▶ [Task description]
The lines below, from the one holding "Terapia Gestalt (Teoría" through the one holding "Living Together, Living", are to be restated word for word, with all images left out.

Exercise materials below:

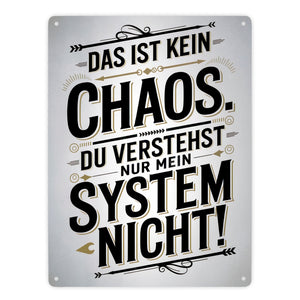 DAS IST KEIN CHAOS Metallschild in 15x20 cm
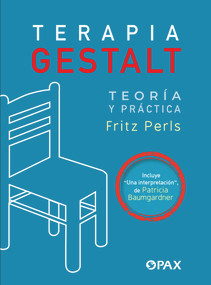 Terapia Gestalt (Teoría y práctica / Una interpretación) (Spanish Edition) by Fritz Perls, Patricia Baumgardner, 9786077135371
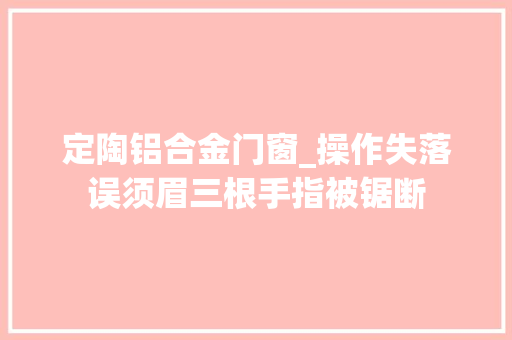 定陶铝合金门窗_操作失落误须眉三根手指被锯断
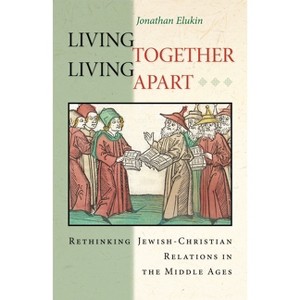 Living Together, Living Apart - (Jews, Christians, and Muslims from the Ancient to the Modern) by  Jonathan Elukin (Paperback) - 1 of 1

End of Exercise materials.
Exercise materials below:

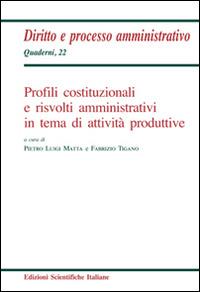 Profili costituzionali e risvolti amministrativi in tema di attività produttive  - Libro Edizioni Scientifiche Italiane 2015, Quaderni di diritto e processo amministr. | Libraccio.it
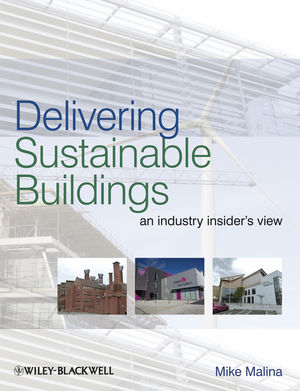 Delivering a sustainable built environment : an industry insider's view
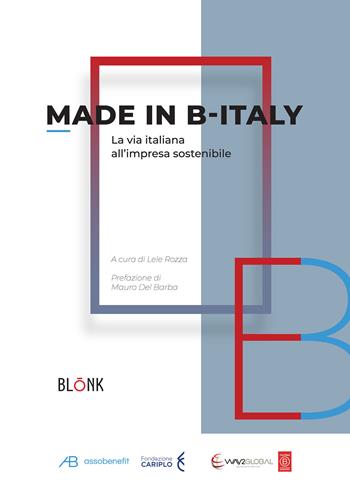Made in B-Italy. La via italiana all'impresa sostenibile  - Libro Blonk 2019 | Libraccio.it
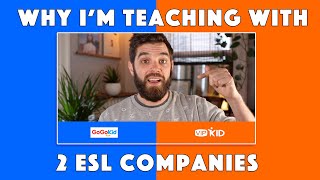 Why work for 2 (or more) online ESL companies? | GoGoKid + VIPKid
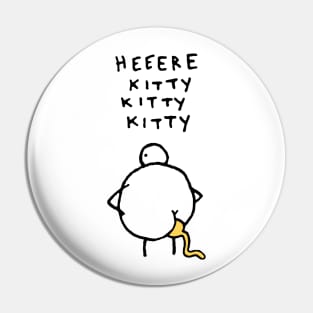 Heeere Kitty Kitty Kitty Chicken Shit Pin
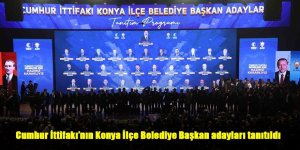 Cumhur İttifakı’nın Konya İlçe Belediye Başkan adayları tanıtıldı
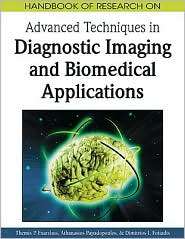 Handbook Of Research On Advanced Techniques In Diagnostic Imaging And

End of Exercise materials.

▶ [Answer box]
 Terapia Gestalt (Teoría y práctica / Una interpretación) (Spanish Edition) by Fritz Perls, Patricia Baumgardner, 9786077135371
 定陶铝合金门窗_操作失落误须眉三根手指被锯断
 Living Together, Living Apart - (Jews, Christians, and Muslims from the Ancient to the Modern) by  Jonathan Elukin (Paperback) - 1 of 1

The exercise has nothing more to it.